### Your task
Print the records below once again, exactly as they were given.

### Extracted data entries
------------------------------

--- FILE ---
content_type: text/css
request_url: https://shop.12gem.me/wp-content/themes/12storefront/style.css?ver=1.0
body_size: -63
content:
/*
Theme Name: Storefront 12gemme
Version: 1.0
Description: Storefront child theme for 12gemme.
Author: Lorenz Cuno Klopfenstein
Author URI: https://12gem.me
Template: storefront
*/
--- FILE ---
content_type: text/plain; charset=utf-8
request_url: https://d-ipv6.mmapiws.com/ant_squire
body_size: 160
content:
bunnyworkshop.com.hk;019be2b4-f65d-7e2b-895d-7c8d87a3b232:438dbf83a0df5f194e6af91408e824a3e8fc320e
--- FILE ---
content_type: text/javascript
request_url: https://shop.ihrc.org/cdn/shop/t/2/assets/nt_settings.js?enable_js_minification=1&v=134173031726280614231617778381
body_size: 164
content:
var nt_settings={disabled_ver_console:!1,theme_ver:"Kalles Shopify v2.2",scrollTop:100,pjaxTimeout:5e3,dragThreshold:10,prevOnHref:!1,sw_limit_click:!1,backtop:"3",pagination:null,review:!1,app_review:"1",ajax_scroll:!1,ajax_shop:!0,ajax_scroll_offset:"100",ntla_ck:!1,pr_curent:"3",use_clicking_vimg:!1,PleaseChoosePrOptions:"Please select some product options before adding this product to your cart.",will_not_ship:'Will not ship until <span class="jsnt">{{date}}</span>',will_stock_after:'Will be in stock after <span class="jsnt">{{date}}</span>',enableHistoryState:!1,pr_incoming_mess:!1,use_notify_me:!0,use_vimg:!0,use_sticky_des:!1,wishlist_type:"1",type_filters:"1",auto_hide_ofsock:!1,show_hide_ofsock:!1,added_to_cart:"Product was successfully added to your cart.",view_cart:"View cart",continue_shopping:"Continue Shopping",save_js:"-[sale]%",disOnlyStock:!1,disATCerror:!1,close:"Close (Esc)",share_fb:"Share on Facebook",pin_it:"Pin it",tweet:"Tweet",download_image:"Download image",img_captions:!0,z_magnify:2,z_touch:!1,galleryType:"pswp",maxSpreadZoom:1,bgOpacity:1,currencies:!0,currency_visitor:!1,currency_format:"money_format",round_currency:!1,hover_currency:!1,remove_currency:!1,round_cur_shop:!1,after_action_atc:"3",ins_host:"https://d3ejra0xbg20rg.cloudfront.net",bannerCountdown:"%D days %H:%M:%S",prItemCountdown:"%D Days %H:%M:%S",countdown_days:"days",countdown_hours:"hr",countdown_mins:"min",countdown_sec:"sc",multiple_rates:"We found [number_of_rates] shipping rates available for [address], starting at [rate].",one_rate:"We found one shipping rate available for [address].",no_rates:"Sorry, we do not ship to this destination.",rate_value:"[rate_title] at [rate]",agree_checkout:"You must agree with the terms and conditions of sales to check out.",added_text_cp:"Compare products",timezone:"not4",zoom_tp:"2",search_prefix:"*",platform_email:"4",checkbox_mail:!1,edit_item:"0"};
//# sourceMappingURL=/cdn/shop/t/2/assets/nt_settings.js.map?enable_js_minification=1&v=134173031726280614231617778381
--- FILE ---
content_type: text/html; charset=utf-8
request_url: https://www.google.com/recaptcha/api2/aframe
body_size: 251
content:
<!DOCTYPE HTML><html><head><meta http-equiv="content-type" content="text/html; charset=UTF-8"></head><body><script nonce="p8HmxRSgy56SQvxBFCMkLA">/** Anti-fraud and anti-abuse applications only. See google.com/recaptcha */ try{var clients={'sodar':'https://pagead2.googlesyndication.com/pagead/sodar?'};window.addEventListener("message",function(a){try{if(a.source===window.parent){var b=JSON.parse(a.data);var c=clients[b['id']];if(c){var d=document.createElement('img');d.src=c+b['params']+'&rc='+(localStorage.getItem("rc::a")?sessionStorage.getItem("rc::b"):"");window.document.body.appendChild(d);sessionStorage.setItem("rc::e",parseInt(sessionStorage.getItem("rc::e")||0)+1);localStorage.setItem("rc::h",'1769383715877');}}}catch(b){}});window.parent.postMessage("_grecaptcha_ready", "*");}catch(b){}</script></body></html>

------------------------------

### Task output
--- FILE ---
content_type: text/css
request_url: https://shop.12gem.me/wp-content/themes/12storefront/style.css?ver=1.0
body_size: -63
content:
/*
Theme Name: Storefront 12gemme
Version: 1.0
Description: Storefront child theme for 12gemme.
Author: Lorenz Cuno Klopfenstein
Author URI: https://12gem.me
Template: storefront
*/
--- FILE ---
content_type: text/plain; charset=utf-8
request_url: https://d-ipv6.mmapiws.com/ant_squire
body_size: 160
content:
bunnyworkshop.com.hk;019be2b4-f65d-7e2b-895d-7c8d87a3b232:438dbf83a0df5f194e6af91408e824a3e8fc320e
--- FILE ---
content_type: text/javascript
request_url: https://shop.ihrc.org/cdn/shop/t/2/assets/nt_settings.js?enable_js_minification=1&v=134173031726280614231617778381
body_size: 164
content:
var nt_settings={disabled_ver_console:!1,theme_ver:"Kalles Shopify v2.2",scrollTop:100,pjaxTimeout:5e3,dragThreshold:10,prevOnHref:!1,sw_limit_click:!1,backtop:"3",pagination:null,review:!1,app_review:"1",ajax_scroll:!1,ajax_shop:!0,ajax_scroll_offset:"100",ntla_ck:!1,pr_curent:"3",use_clicking_vimg:!1,PleaseChoosePrOptions:"Please select some product options before adding this product to your cart.",will_not_ship:'Will not ship until <span class="jsnt">{{date}}</span>',will_stock_after:'Will be in stock after <span class="jsnt">{{date}}</span>',enableHistoryState:!1,pr_incoming_mess:!1,use_notify_me:!0,use_vimg:!0,use_sticky_des:!1,wishlist_type:"1",type_filters:"1",auto_hide_ofsock:!1,show_hide_ofsock:!1,added_to_cart:"Product was successfully added to your cart.",view_cart:"View cart",continue_shopping:"Continue Shopping",save_js:"-[sale]%",disOnlyStock:!1,disATCerror:!1,close:"Close (Esc)",share_fb:"Share on Facebook",pin_it:"Pin it",tweet:"Tweet",download_image:"Download image",img_captions:!0,z_magnify:2,z_touch:!1,galleryType:"pswp",maxSpreadZoom:1,bgOpacity:1,currencies:!0,currency_visitor:!1,currency_format:"money_format",round_currency:!1,hover_currency:!1,remove_currency:!1,round_cur_shop:!1,after_action_atc:"3",ins_host:"https://d3ejra0xbg20rg.cloudfront.net",bannerCountdown:"%D days %H:%M:%S",prItemCountdown:"%D Days %H:%M:%S",countdown_days:"days",countdown_hours:"hr",countdown_mins:"min",countdown_sec:"sc",multiple_rates:"We found [number_of_rates] shipping rates available for [address], starting at [rate].",one_rate:"We found one shipping rate available for [address].",no_rates:"Sorry, we do not ship to this destination.",rate_value:"[rate_title] at [rate]",agree_checkout:"You must agree with the terms and conditions of sales to check out.",added_text_cp:"Compare products",timezone:"not4",zoom_tp:"2",search_prefix:"*",platform_email:"4",checkbox_mail:!1,edit_item:"0"};
//# sourceMappingURL=/cdn/shop/t/2/assets/nt_settings.js.map?enable_js_minification=1&v=134173031726280614231617778381
--- FILE ---
content_type: text/html; charset=utf-8
request_url: https://www.google.com/recaptcha/api2/aframe
body_size: 251
content:
<!DOCTYPE HTML><html><head><meta http-equiv="content-type" content="text/html; charset=UTF-8"></head><body><script nonce="p8HmxRSgy56SQvxBFCMkLA">/** Anti-fraud and anti-abuse applications only. See google.com/recaptcha */ try{var clients={'sodar':'https://pagead2.googlesyndication.com/pagead/sodar?'};window.addEventListener("message",function(a){try{if(a.source===window.parent){var b=JSON.parse(a.data);var c=clients[b['id']];if(c){var d=document.createElement('img');d.src=c+b['params']+'&rc='+(localStorage.getItem("rc::a")?sessionStorage.getItem("rc::b"):"");window.document.body.appendChild(d);sessionStorage.setItem("rc::e",parseInt(sessionStorage.getItem("rc::e")||0)+1);localStorage.setItem("rc::h",'1769383715877');}}}catch(b){}});window.parent.postMessage("_grecaptcha_ready", "*");}catch(b){}</script></body></html>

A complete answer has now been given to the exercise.